The time of our stay at Felix ended to soon. But we had still two days in Cape Town. Claire, this is your paragraph. As Felix organised nearly everything for us, we just had to book the flight and the car. But a few days before we started, I remembered that it would be nice to sleep in a bed in Cape Town too. So I surfed the internet for a hotel in Cape Town and was very lucky to get in contact with Claire Muzelle (claire(at)siyabona.com) from www.siyabona.com. She did more for us than just reaching a standard helping hand. She organized a hotel direct at the waterfront with an amazing view not only to the sea but also to the table mountain. And she organized a famous tour for our second day. - When we arrived there, it was raining. But the next day sun and clouds changed in a moderate way. So we took the chance and visited the table mountain. The view is much more spectacular, when there are sometimes clouds and you see the town and the sea just like through holes. The next day we had sun for the tour, which Claire had organized for us. And we had the pleasure, that the guide was a typical "Frankforter Mädsche", which means, that Christine comes from Frankfurt, Germany, but lives in the meantime for 14 years in SA. That gave us the possibility to ask in German, if we did not understand something. With Christine we drove to the cape of good hope, which is a must for a sailing loving woman like Iris. Of course we saw the spectacular penguin colony, which is horrible for the inhabitants of Simon's Town at the False Bay. Before Christine dropped us off again, she accompanied us into the Kirstenbosch Botanical Garden and we learned a lot about the plants around there. Claire, thank you very much. Now we understand why you love this country.

Returning home
The journey back home was as interesting as the start. We drove during rain to the airport. And when we had been there it was raining cats and dogs, so that you nearly could see less than 500m. Boarding time was given for 17.00 o'clock. But nothing happend. An announcement told us, that there is a hole in one of the landing lights, which has to be repaired first. So boarding began at 18.15 o'clock. The flight then was ok, but the plane landed just 25 minutes before our train was leaving. Somebody must have held a good hand above us, because our luggage was under first, which appeared on the conveyor belt. We ran through the airport to the train station. Just when we entered the escalator to the rails we heared a gong and a very polite and nice voice said: "attention at track 4, your train is leaving now". I waved and shouted "stop" and "wait" and indeed, they waited until we entered the train. But directly after entering the doors closed and the train left. Thank you DB!
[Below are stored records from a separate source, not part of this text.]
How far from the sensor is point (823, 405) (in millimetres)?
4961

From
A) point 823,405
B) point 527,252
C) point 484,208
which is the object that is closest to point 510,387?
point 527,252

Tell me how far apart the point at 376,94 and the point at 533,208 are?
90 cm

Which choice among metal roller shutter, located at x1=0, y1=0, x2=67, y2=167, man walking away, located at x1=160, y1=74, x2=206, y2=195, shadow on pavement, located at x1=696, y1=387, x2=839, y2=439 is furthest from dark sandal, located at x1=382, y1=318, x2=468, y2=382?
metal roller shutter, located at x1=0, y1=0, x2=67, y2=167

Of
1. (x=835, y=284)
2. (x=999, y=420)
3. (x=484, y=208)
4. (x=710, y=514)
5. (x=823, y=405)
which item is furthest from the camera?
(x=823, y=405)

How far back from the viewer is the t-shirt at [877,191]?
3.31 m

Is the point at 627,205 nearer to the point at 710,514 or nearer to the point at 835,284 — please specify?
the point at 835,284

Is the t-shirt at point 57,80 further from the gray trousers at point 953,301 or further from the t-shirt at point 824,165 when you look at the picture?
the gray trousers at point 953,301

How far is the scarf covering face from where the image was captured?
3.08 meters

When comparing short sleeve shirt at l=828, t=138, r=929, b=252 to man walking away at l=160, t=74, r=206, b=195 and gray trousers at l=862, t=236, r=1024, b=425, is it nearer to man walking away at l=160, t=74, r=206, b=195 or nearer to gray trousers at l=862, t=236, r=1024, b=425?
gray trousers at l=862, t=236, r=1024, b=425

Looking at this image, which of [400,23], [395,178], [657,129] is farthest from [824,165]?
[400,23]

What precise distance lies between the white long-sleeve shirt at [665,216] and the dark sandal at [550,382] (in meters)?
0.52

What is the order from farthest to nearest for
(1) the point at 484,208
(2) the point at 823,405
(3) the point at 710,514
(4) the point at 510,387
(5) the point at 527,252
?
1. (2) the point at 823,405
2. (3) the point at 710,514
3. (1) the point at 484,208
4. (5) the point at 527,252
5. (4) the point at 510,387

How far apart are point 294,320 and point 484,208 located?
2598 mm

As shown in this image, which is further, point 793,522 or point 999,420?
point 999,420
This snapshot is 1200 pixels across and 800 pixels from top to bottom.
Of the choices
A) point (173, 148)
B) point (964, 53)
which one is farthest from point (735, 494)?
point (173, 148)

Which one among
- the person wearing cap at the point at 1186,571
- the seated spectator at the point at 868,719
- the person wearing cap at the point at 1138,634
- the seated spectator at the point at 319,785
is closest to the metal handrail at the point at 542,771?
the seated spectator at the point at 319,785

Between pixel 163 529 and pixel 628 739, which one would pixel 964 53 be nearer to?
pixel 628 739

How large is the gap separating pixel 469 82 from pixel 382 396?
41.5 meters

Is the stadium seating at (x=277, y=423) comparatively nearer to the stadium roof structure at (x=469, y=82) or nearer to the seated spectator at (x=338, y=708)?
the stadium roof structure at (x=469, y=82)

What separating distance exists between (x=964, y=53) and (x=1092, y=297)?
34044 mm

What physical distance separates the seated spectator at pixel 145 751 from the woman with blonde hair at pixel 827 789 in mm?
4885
And what about the people?
About which people? This theme is very complex. Lots of black skinned people have no jobs. The money seems to be in the hand of the white skinned people. But most of the black skinned people seem to be happy nevertheless. And, as said some lines before, a few words in Zulu open their hearts. - What is amazing, but not in the positive way, is the fact, that apartheid seems still not to be over. Black skinned people often act as if white skinned people were the sovereigns. A friend told us of a conversation with white skinned people in Vryheid: They had spoken of the heads of black skinned people as of trophies. It is unbelieveable. Can people really be so damned daft and inhuman? What's vice versa? Would they agree to have their white skinned heads as trophy too?
Another point is the crime rate. Being in the car, the first thing is to lock the doors. Everwhere security people with guns. Everwhere walls and barbed wire. It's a pitty, that this land is so conflicting. So the result is, that we can only hope, that the relations will change; that the large amount of black skinned people will get chances for work and a better live, and that the white skinned people will recognize, that they are not longer the sovereigns. And rich have to share their money. All over the world.